Cover: Ahmad Kekal Hamdani, “Jendela Malam” (2013) Acrilyc on Canvas 70 x 80 cm.
|
maulidiyah
saya membayangkan sebuah pertempuran.
bukankah kamu baru saja dari laut. melihat sebuah ihwal
pertempuran dari pendar ombak dan hujan yang tiba-tiba jatuh dengan sekotak kue
tart dan lilin ulang tahun. kamu bernyanyi meniru siul angin yang sumbang di
pucuk pohon kelapa. siapa yang masih sempat mengingat hari lahir, siapa yang
sudah membayangkan segala hal sontak berhenti dan tak mengalir?
saya membayangkan sebuah pertempuran.
seharusnya saya sudah menulis beberapa nama pada lembar catatan
kuliah tentang bibir perempuan, pedang dan perisai yang tergantung di dinding
rumah. mungkin sebuah mural dan lukisan yang terbalik atau jam dinding yang
malas memutar usia dan lubang-lubang kecil bekas paku dari pigura yang sudah
lama pecah kacanya.
saya membayangkan sebuah pertempuran.
seandainya saya baru saja dari toko yang menjual beragam kenangan,
mungkin sudah saya beli sepotong bulan ungu, sekotak tisu dan sedikit keju.
barangkali pertempuran bisa dilakukan di atas meja makan sambil menonton
berita-berita kriminal dari televisi dan diskusi tentang apakah kita perlu
mengganti televisi warna menjadi hitam putih?
saya membayangkan sebuah pertempuran terjadi dalam sebuah puisi
yang kita tulis bersama di atas ranjang yang tak henti mengabarkan derit
birahi.
2009
nuh
adakah yang lebih bergelombang ketimbang namaku? ada banjir dalam
rindu. ada kutukan dalam waktu. aku tak mendengar lagi detak jam yang
mengajakku pada pertemuan rahasia.—apa yang lebih rahasia ketimbang doa-doamu?
lautku tak lagi hidup.—dan cinta pun redup! mataku tak lagi sebiru lautmu
sayang. seredup langit yang mengapungkan awan kelam dalam setiap parjalanan.

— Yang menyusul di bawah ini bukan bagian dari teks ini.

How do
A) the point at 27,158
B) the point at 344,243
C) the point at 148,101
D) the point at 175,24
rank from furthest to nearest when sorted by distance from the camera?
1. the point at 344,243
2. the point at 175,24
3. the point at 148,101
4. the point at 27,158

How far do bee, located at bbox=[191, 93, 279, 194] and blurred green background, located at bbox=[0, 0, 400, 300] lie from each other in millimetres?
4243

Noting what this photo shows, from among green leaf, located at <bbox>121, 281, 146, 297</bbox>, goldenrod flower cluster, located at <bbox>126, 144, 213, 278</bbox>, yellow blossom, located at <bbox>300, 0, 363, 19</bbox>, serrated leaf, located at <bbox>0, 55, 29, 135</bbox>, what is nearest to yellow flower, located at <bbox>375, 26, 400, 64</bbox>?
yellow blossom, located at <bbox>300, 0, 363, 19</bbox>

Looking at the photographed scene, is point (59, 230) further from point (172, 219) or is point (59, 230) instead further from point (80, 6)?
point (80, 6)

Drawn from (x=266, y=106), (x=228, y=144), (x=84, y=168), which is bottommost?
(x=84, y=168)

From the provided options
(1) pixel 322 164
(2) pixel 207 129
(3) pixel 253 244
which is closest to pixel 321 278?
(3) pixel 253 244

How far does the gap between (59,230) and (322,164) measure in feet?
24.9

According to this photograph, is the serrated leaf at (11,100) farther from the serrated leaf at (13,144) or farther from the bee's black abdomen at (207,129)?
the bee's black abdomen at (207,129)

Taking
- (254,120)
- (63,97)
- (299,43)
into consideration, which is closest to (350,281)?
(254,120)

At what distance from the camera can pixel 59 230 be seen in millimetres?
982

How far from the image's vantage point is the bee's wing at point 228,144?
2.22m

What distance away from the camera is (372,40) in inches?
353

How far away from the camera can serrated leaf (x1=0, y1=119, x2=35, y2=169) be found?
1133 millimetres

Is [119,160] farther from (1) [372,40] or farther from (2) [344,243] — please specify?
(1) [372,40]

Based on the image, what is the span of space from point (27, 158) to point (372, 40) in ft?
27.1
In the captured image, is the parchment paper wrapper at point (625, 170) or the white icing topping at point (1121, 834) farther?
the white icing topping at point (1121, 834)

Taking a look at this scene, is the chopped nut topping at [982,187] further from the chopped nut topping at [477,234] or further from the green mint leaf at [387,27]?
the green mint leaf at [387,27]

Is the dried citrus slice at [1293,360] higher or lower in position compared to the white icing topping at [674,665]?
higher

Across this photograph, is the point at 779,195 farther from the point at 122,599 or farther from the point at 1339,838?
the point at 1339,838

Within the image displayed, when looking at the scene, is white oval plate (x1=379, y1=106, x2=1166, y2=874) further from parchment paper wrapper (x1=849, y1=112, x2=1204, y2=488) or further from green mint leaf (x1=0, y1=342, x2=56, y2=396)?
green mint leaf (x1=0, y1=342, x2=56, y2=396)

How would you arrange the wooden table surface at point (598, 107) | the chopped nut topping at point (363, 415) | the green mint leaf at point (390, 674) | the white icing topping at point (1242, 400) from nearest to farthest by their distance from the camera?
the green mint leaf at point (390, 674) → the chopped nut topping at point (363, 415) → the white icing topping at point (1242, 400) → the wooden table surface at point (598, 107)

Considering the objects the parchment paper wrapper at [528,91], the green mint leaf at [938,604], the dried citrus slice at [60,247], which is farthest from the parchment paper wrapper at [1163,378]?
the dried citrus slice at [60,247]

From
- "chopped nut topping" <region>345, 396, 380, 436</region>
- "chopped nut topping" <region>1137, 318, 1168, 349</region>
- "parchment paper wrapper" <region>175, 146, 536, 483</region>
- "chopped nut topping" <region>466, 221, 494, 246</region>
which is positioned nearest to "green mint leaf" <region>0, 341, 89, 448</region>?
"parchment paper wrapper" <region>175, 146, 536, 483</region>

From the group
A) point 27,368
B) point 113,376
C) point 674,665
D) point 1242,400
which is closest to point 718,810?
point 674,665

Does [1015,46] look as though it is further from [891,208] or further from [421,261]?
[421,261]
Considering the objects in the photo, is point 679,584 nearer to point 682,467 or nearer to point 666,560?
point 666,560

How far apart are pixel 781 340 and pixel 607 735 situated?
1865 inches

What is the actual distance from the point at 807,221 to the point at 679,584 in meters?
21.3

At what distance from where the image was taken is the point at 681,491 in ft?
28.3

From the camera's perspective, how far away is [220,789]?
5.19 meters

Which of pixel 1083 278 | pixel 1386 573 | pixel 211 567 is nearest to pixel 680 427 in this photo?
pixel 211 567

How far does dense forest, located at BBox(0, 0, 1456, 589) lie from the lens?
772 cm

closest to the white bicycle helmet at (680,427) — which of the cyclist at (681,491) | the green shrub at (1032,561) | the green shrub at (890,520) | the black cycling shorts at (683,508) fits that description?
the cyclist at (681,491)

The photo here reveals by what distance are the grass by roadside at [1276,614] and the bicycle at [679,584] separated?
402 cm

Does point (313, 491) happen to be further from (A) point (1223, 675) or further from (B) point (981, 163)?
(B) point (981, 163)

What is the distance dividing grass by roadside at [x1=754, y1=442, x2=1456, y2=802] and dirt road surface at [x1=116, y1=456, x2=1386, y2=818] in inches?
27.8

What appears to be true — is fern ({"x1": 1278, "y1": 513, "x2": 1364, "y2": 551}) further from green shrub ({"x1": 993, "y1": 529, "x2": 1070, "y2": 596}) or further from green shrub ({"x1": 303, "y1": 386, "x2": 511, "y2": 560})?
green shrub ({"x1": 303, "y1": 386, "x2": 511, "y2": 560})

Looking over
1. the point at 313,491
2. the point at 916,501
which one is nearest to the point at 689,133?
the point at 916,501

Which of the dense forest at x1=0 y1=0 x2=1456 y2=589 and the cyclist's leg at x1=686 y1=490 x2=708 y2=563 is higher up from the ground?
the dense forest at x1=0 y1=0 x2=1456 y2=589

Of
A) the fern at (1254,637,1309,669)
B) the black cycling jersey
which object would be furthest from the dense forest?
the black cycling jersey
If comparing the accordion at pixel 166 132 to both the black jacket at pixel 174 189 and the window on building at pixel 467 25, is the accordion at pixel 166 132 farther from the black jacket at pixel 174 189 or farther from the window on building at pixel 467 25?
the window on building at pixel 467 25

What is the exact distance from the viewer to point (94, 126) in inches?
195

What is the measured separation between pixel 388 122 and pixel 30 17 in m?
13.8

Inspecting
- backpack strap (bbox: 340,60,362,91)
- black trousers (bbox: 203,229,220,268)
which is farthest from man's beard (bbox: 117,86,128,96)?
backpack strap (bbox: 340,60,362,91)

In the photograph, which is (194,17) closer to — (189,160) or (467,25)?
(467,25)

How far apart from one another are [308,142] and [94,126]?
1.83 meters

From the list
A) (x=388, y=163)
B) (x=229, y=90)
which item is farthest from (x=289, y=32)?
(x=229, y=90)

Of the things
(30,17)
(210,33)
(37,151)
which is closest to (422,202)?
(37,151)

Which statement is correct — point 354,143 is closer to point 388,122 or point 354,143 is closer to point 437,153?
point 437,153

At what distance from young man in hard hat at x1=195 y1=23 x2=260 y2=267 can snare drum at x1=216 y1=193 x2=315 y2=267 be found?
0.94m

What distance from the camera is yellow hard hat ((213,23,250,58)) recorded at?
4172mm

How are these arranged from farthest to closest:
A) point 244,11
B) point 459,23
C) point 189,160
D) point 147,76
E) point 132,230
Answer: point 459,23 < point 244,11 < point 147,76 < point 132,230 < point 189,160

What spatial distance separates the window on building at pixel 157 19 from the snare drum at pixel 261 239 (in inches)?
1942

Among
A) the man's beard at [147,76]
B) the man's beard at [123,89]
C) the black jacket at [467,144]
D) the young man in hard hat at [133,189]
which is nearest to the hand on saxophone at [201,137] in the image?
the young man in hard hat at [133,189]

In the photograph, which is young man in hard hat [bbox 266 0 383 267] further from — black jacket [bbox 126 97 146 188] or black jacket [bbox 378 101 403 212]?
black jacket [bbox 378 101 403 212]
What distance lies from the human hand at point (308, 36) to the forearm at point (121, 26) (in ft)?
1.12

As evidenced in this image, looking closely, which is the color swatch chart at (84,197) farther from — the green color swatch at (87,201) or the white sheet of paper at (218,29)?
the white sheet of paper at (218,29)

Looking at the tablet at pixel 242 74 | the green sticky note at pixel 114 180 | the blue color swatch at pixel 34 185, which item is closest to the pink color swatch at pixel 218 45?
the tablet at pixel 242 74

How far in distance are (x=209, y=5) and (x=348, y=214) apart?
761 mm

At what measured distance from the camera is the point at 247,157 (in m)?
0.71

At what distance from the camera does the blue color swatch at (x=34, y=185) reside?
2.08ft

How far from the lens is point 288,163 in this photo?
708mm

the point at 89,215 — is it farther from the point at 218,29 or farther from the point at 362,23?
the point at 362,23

tiba-tiba ada yang hilang.—tapi jangan sampai ada yang mati. jangan sampai
matahari terjaga saat perahuku ditambatkan. biarkan embun menetes di pucuk
layarnya sebelum akhirnya pagi membunuh kita.—tapi adakah dermaga bila bumi
sepenuhnya laut? apa arti matahari yang terjaga bila kita bingung dengan
musim-musim? seperti langit, jauh adalah rahasia kutukan itu, rindu itu.—apa
arti jarak bila nurani lautmu tak sebiru langitku. tiba-tiba aku asing,
tiba-tiba sejarah itu mengalir.—jangan panggil aku puisi bila riak air sungai
tak lagi menyimpan rahasia-rahasiamu. perahuku menarik jangkarnya lalu berlayar
ke teluk jantungku. melewati tulang rusuk paling putih. adakah yang lebih
bergelombang ketimbang namaku? ada banjir dalam rindu, ada kutukan dalam waktu.
2011
maségit
mungkin sewaktu-waktu pohon kelapa itu akan bertanya, di manakah
saya mesti bermalam, tuan? salah satu pelepahnya yang belum lama kering
dijatuhkannya juga. mungkin tanah menyambutnya dan mempersilahkannya bermalam
barang satu purnama. mungkin suatu malam bulan datang dengan sepatu ungu dan
sapu tangan langit biru.
kalau tuan sedang menunggu, tunggu saya jadi waktu.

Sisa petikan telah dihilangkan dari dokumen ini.